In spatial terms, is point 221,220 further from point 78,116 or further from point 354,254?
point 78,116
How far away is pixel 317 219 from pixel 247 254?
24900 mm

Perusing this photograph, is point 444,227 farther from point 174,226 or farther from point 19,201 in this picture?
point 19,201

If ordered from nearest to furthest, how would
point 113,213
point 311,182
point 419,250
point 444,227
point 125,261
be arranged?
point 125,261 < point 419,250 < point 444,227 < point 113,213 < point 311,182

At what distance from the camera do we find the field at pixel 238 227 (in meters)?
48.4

YOUR INSTRUCTIONS:
Copy all of the data above, word for word.

CORRECT RESULT:
In spatial terms, is point 221,220 further from point 78,116 or further from point 354,254?
point 78,116
How far away is pixel 317 219 from pixel 247 254?
24900 mm

Perusing this photograph, is point 444,227 farther from point 174,226 or farther from point 19,201 in this picture?
point 19,201

If ordered from nearest to furthest, how would
point 113,213
point 311,182
point 419,250
point 444,227
point 125,261
be arranged?
point 125,261 < point 419,250 < point 444,227 < point 113,213 < point 311,182

At what distance from the camera do we find the field at pixel 238 227 (in meters)?
48.4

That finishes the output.